> ASSIGNMENT
Write out the records in full and without alteration, setting aside their pictures.
■ ■ ■
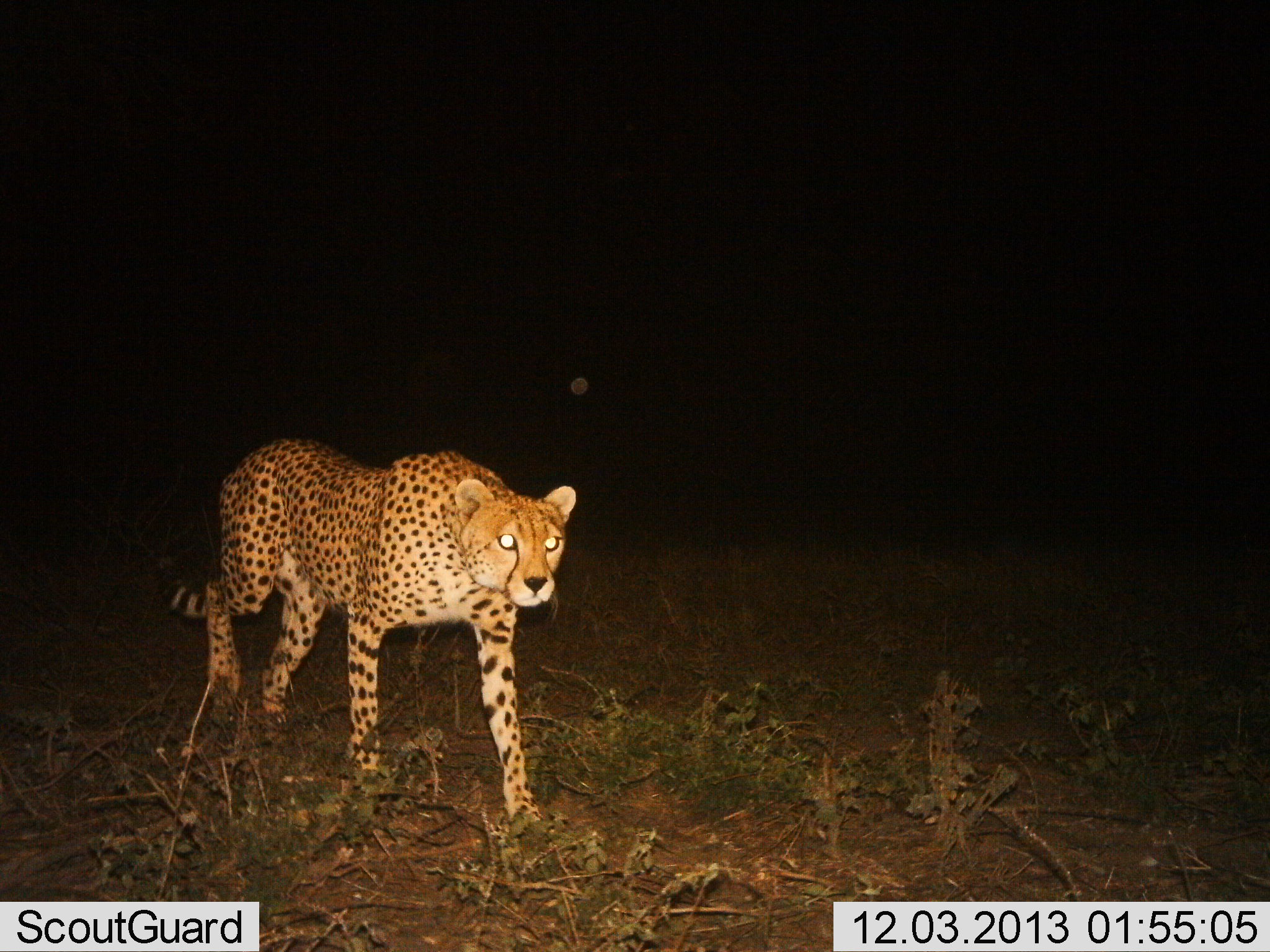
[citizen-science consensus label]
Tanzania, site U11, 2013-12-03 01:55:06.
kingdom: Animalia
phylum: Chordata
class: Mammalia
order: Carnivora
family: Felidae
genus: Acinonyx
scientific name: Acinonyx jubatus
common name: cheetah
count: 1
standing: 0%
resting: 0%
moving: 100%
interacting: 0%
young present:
■ ■ ■
> RESPONSE TO THIS EXERCISE
[citizen-science consensus label]
Tanzania, site U11, 2013-12-03 01:55:06.
kingdom: Animalia
phylum: Chordata
class: Mammalia
order: Carnivora
family: Felidae
genus: Acinonyx
scientific name: Acinonyx jubatus
common name: cheetah
count: 1
standing: 0%
resting: 0%
moving: 100%
interacting: 0%
young present:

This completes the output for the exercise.